Rural Lifestyle Dealer: Can you explain more about securing parts, retail inventory and company data from damage?

Hoffmann: Most of the parts were put on pallets, so we used a forklift to move them to the second floor or we moved them into the trailers. For the retail merchandise, we shrunk wrapped the displays. Most of them are on wheels so we moved them to trailers or we used the forklifts to move them.

We're on our company network, so all of our files are backed up anyway. From a personal standpoint, we made sure that everybody had USB sticks to back up any personal data. We unloaded all of the files out of the desks and put them on pallets and moved those pallets to the second story as well.

RLD: You're doing all of this preparations and you still have customers coming in. How did you handle that?

Hoffmann: We were able to stay pretty much in full business right up through Wednesday. There were times when a customer would come in and we'd have to climb up in a truck and dig for the part that they needed, but it wasn't difficult.

Before we closed on Wednesday, we switched our phone system over to our corporate office in Tipton, Ga., so our customers were still able to reach someone from the dealership. After the storm ends and the water recedes, we do a reverse order of how we moved things out. All of the desks, parts bins, etc. are labeled so moved them back to their original space.

RLD: Were you communicating with customers throughout the event?

Hoffmann: Everybody is still wanting to do their part, from our salespeople to our service staff and parts staff. Our parts manager was calling customers, asking how the storm was affecting them and offering our assistance after the storm. Our salespeople were calling customers to let them know we would be there for them after the storm.

RLD: What kind of repairs do you think you will be facing to the dealership?

Hoffmann: Our dealership is a block building and any drywall was taken out after the last storm.

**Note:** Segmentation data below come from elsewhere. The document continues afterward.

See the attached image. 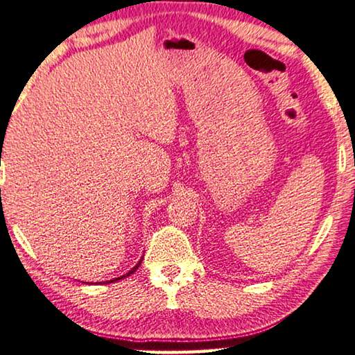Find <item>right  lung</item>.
<instances>
[{
  "label": "right lung",
  "instance_id": "add662e5",
  "mask_svg": "<svg viewBox=\"0 0 355 355\" xmlns=\"http://www.w3.org/2000/svg\"><path fill=\"white\" fill-rule=\"evenodd\" d=\"M1 143H3V137H1ZM139 266H141V261H139V262L137 263V266H135V267L132 268V270H130V272L127 273V275H123V277H119V278H114V279H111V282H107V283H112V282H117V279H122V278H125V277H130V275H132L133 272H137V268H138ZM96 284H98V283H96Z\"/></svg>",
  "mask_w": 355,
  "mask_h": 355
}]
</instances>
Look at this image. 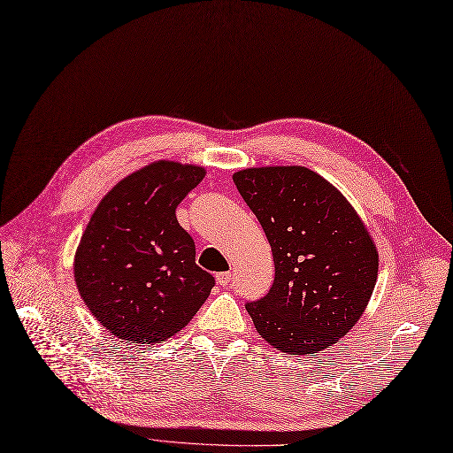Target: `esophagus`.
<instances>
[{
	"label": "esophagus",
	"mask_w": 453,
	"mask_h": 453,
	"mask_svg": "<svg viewBox=\"0 0 453 453\" xmlns=\"http://www.w3.org/2000/svg\"><path fill=\"white\" fill-rule=\"evenodd\" d=\"M216 281H218V286H222V288L231 286V273H220V274H216Z\"/></svg>",
	"instance_id": "1"
}]
</instances>
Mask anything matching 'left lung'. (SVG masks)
Segmentation results:
<instances>
[{"label": "left lung", "instance_id": "left-lung-1", "mask_svg": "<svg viewBox=\"0 0 453 453\" xmlns=\"http://www.w3.org/2000/svg\"><path fill=\"white\" fill-rule=\"evenodd\" d=\"M233 182L273 248L274 283L246 310L259 336L288 355H313L357 325L379 254L342 192L303 165L248 167Z\"/></svg>", "mask_w": 453, "mask_h": 453}]
</instances>
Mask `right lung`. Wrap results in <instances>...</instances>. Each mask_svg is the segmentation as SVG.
I'll use <instances>...</instances> for the list:
<instances>
[{
  "instance_id": "1",
  "label": "right lung",
  "mask_w": 453,
  "mask_h": 453,
  "mask_svg": "<svg viewBox=\"0 0 453 453\" xmlns=\"http://www.w3.org/2000/svg\"><path fill=\"white\" fill-rule=\"evenodd\" d=\"M203 177L199 165L158 160L117 182L95 209L76 250L74 280L111 336L165 342L211 295L214 278L196 265L194 239L175 216Z\"/></svg>"
}]
</instances>
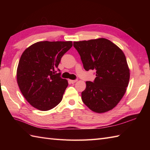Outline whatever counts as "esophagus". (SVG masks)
Returning <instances> with one entry per match:
<instances>
[{
	"label": "esophagus",
	"instance_id": "34e87169",
	"mask_svg": "<svg viewBox=\"0 0 150 150\" xmlns=\"http://www.w3.org/2000/svg\"><path fill=\"white\" fill-rule=\"evenodd\" d=\"M78 80L77 79H75V80H69V82H71V84H74V83H75L76 82H77Z\"/></svg>",
	"mask_w": 150,
	"mask_h": 150
}]
</instances>
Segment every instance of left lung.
Listing matches in <instances>:
<instances>
[{"instance_id": "left-lung-1", "label": "left lung", "mask_w": 150, "mask_h": 150, "mask_svg": "<svg viewBox=\"0 0 150 150\" xmlns=\"http://www.w3.org/2000/svg\"><path fill=\"white\" fill-rule=\"evenodd\" d=\"M85 70L95 71L93 82L86 81L82 100L92 111L112 110L124 96L128 86L129 69L122 51L110 40L98 39L73 42Z\"/></svg>"}]
</instances>
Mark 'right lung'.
Masks as SVG:
<instances>
[{
	"mask_svg": "<svg viewBox=\"0 0 150 150\" xmlns=\"http://www.w3.org/2000/svg\"><path fill=\"white\" fill-rule=\"evenodd\" d=\"M72 46L71 41H42L33 44L22 54L17 83L23 96L34 108L47 111L62 100L68 82L60 77L58 66Z\"/></svg>",
	"mask_w": 150,
	"mask_h": 150,
	"instance_id": "1",
	"label": "right lung"
}]
</instances>
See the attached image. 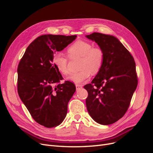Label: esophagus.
Instances as JSON below:
<instances>
[{"label":"esophagus","mask_w":153,"mask_h":153,"mask_svg":"<svg viewBox=\"0 0 153 153\" xmlns=\"http://www.w3.org/2000/svg\"><path fill=\"white\" fill-rule=\"evenodd\" d=\"M76 90L77 89H80V88H82V85H79V84H76Z\"/></svg>","instance_id":"34e87169"}]
</instances>
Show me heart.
<instances>
[{"mask_svg":"<svg viewBox=\"0 0 153 153\" xmlns=\"http://www.w3.org/2000/svg\"><path fill=\"white\" fill-rule=\"evenodd\" d=\"M67 52L70 58L81 57L79 68L81 70L71 74L68 79L75 84H80L92 75L98 73L103 66L105 54L100 47H93L89 41L77 40L69 46ZM53 64L62 75H68V59L63 53L56 52L52 57Z\"/></svg>","mask_w":153,"mask_h":153,"instance_id":"b5f03b06","label":"heart"}]
</instances>
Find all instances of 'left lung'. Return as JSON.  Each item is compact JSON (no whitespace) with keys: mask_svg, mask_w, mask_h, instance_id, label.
<instances>
[{"mask_svg":"<svg viewBox=\"0 0 153 153\" xmlns=\"http://www.w3.org/2000/svg\"><path fill=\"white\" fill-rule=\"evenodd\" d=\"M103 50V66L84 87L88 92L86 106L93 120L108 125L126 112L138 84L136 66L131 53L115 37L98 32L85 36Z\"/></svg>","mask_w":153,"mask_h":153,"instance_id":"1","label":"left lung"}]
</instances>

We will have to do some clean-up, but we expect very little damage.

RLD: Learning from the last storm, what do you expect to see come in for repairs?

Hoffmann: I don't expect a lot of repairs because of storm damage. Folks in North Carolina are resilient, especially in the eastern part of the state, storms are fairly common. Most people are going to prepare and keep their equipment from getting damaged.

RLD: For any insurance claims that you do have, is there anything in particular that you keep in mind?

Hoffmann: You need the right insurance in the first place and then everything needs to be very well documented. We took pictures of everything. I highly recommend that dealers talk to their insurance company about what is needed.

RLD: Any other comments that you would like to share about preparing for emergencies?

Hoffmann: It was really our people that made the process work. You need the right people at the store with the right attitude, with the right desire to work together. Everybody's key all the way from the newest technician to the oldest salesperson.